Rewrite the stretch from the line containing "Looking at the scene, would" through the line containing "point 164,314, point 30,282, point 48,207", changing "cheerleader" to "spectator" and leaving everything else as it is. Omit the pictures from your answer.

──────── ENTRIES PROVIDED

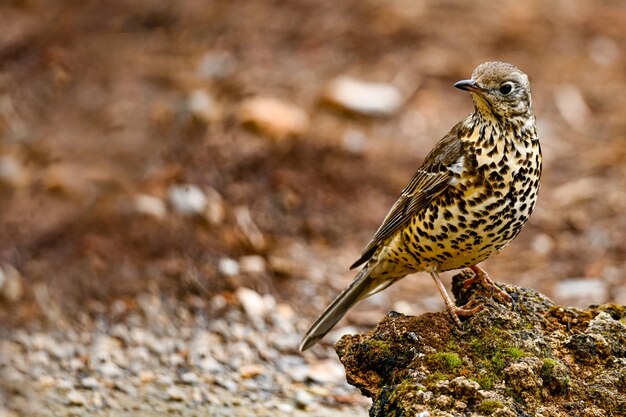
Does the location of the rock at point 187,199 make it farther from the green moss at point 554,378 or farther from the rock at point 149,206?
the green moss at point 554,378

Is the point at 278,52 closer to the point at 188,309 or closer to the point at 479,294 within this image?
the point at 188,309

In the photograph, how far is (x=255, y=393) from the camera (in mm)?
6785

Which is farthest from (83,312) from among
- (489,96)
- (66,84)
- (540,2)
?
(540,2)

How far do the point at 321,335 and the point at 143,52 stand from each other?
20.8 ft

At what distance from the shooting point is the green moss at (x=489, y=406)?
424 centimetres

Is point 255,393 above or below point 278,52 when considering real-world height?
below

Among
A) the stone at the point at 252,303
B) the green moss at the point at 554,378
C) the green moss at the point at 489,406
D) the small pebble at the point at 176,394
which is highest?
the stone at the point at 252,303

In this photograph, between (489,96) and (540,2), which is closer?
(489,96)

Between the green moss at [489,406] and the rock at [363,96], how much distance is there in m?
6.20

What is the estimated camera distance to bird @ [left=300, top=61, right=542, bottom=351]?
5.02 metres

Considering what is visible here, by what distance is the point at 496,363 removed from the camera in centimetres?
459

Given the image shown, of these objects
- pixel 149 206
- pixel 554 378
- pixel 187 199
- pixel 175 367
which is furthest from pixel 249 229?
pixel 554 378

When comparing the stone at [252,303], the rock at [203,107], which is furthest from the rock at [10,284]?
the rock at [203,107]

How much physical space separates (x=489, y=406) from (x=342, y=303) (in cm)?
168
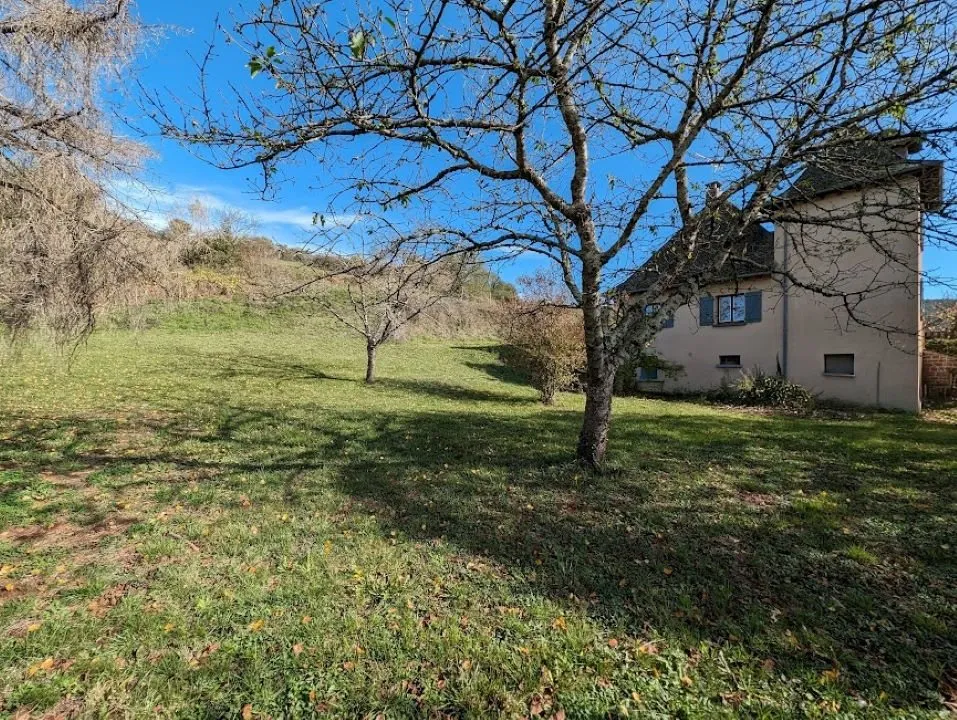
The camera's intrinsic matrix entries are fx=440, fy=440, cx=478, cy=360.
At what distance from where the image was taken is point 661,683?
2.15m

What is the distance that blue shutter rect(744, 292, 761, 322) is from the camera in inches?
565

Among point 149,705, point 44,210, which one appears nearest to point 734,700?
point 149,705

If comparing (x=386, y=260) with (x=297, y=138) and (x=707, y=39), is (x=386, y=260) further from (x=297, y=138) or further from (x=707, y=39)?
(x=707, y=39)

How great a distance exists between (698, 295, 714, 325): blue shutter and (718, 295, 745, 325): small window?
0.25m

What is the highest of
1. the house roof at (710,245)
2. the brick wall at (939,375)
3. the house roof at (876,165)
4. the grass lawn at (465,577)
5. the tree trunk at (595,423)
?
the house roof at (876,165)

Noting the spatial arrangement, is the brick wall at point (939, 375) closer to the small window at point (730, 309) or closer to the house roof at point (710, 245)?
the small window at point (730, 309)

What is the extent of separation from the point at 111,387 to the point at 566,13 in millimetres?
11579

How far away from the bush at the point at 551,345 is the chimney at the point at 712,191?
6234 mm

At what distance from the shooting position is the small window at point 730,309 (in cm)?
1494

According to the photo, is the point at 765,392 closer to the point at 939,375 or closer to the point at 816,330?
the point at 816,330

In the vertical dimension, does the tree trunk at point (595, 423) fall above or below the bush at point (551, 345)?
below

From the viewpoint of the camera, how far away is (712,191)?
543 centimetres

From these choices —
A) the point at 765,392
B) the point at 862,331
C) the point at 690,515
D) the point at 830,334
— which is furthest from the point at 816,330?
the point at 690,515

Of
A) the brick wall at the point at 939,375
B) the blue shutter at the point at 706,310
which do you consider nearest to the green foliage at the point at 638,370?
the blue shutter at the point at 706,310
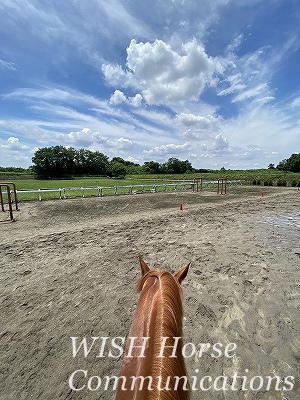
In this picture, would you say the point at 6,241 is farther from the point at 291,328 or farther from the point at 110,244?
the point at 291,328

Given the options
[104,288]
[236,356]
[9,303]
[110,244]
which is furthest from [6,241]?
[236,356]

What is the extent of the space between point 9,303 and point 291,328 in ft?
15.0

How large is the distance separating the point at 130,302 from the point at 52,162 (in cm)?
7408

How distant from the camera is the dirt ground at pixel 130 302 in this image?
2570 mm

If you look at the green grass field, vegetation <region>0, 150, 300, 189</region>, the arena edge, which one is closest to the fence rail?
the green grass field

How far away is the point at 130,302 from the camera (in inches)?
152

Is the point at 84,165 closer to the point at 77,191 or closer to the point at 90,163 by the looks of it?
the point at 90,163

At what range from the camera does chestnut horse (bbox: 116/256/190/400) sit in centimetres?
100

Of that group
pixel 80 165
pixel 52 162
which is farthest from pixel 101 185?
pixel 80 165

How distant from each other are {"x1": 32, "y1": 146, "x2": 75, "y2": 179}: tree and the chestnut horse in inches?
2828

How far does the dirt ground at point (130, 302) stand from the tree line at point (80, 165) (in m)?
66.2

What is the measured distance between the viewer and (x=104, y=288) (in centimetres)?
433

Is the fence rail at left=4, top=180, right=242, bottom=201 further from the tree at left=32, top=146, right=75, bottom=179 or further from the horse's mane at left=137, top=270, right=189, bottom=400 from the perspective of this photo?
the tree at left=32, top=146, right=75, bottom=179

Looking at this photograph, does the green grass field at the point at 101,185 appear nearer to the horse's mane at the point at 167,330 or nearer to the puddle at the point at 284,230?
the puddle at the point at 284,230
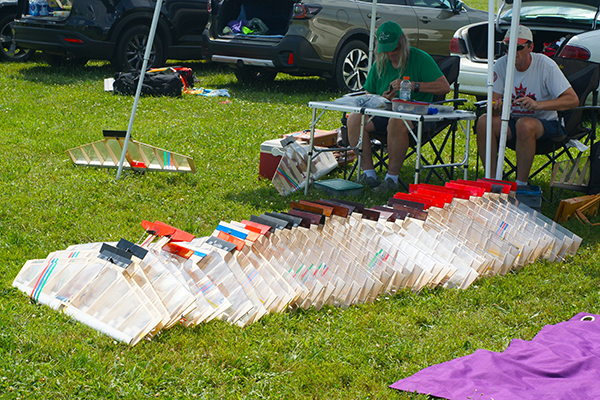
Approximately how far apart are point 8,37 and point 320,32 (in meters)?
5.54

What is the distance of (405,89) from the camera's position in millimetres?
4691

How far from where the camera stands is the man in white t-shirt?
182 inches

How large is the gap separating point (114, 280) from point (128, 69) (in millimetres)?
7294

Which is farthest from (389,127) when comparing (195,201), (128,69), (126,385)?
(128,69)

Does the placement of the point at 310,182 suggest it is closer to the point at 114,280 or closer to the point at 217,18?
the point at 114,280

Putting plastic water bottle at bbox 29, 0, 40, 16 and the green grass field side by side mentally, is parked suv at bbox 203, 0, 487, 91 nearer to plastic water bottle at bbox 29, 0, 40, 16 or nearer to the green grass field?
plastic water bottle at bbox 29, 0, 40, 16

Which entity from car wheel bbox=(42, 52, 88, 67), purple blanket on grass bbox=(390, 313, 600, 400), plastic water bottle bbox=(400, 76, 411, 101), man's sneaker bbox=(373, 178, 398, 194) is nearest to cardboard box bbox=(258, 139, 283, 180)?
man's sneaker bbox=(373, 178, 398, 194)

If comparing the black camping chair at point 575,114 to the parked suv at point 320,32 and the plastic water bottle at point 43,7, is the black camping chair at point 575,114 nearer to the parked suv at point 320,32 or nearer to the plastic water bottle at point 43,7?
the parked suv at point 320,32

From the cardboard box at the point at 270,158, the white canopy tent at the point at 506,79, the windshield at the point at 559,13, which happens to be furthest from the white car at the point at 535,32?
the cardboard box at the point at 270,158

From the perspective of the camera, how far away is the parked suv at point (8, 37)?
401 inches

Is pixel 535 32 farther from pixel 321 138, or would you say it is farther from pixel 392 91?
pixel 321 138

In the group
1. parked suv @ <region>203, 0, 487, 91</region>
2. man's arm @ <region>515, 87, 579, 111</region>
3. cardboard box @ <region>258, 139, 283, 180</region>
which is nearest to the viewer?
man's arm @ <region>515, 87, 579, 111</region>

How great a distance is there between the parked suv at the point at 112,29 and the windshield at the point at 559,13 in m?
4.65

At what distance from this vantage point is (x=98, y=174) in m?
5.02
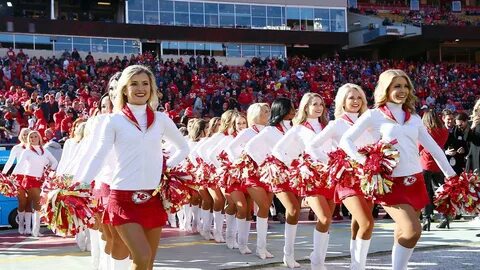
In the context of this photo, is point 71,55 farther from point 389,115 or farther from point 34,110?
point 389,115

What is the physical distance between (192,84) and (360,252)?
23116mm

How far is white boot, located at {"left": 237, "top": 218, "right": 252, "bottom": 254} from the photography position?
840 centimetres

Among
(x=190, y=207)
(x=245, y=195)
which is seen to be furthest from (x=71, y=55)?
(x=245, y=195)

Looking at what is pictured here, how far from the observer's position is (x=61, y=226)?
4.70 meters

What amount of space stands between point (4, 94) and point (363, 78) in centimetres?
1889

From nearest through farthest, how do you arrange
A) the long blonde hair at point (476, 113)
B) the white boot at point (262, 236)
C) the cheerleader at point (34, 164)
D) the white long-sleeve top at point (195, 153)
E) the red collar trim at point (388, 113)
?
the red collar trim at point (388, 113), the white boot at point (262, 236), the long blonde hair at point (476, 113), the white long-sleeve top at point (195, 153), the cheerleader at point (34, 164)

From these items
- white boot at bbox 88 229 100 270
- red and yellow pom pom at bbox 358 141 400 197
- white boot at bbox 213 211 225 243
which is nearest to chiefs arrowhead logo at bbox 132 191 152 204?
red and yellow pom pom at bbox 358 141 400 197

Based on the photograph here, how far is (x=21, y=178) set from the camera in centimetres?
1163

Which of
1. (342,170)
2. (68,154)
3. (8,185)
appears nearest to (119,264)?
(342,170)

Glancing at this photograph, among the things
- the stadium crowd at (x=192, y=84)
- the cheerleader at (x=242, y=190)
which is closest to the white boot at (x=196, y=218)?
the cheerleader at (x=242, y=190)

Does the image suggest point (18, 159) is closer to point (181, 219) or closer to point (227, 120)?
point (181, 219)

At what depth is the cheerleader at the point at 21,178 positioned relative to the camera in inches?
455

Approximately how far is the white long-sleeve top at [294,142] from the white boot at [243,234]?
126 cm

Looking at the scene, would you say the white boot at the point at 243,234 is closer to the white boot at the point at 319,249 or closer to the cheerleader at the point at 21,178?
the white boot at the point at 319,249
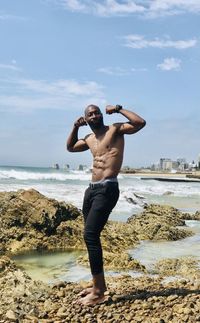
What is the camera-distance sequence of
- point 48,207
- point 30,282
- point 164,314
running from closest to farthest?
point 164,314, point 30,282, point 48,207

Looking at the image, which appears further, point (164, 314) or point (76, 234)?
point (76, 234)

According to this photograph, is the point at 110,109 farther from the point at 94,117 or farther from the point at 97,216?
the point at 97,216

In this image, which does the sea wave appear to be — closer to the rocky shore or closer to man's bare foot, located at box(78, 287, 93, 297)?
the rocky shore

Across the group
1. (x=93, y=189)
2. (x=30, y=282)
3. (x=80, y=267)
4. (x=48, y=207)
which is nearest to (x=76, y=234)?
(x=48, y=207)

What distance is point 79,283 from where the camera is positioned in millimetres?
6898

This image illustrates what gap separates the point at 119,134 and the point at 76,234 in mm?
6416

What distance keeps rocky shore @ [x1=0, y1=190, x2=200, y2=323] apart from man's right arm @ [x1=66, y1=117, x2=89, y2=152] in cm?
189

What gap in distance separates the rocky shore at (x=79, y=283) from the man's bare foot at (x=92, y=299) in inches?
2.6

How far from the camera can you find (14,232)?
11500mm

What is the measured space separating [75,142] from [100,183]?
918mm

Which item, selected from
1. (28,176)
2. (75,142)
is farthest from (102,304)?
(28,176)

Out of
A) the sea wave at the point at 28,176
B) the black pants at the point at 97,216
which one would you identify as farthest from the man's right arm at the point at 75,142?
the sea wave at the point at 28,176

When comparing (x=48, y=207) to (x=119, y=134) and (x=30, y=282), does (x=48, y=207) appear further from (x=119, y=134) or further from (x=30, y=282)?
(x=119, y=134)

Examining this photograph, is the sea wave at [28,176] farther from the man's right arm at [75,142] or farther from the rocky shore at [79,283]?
the man's right arm at [75,142]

────────────────

- WRITTEN SOLUTION -
Looking at the scene, would you say the white boot at the point at 243,234 is closer to the white boot at the point at 319,249 or closer to the spectator at the point at 21,178?
the white boot at the point at 319,249
What is the camera-distance sequence of
- point 48,207
- point 30,282
- point 164,314
running from closest to farthest?
point 164,314, point 30,282, point 48,207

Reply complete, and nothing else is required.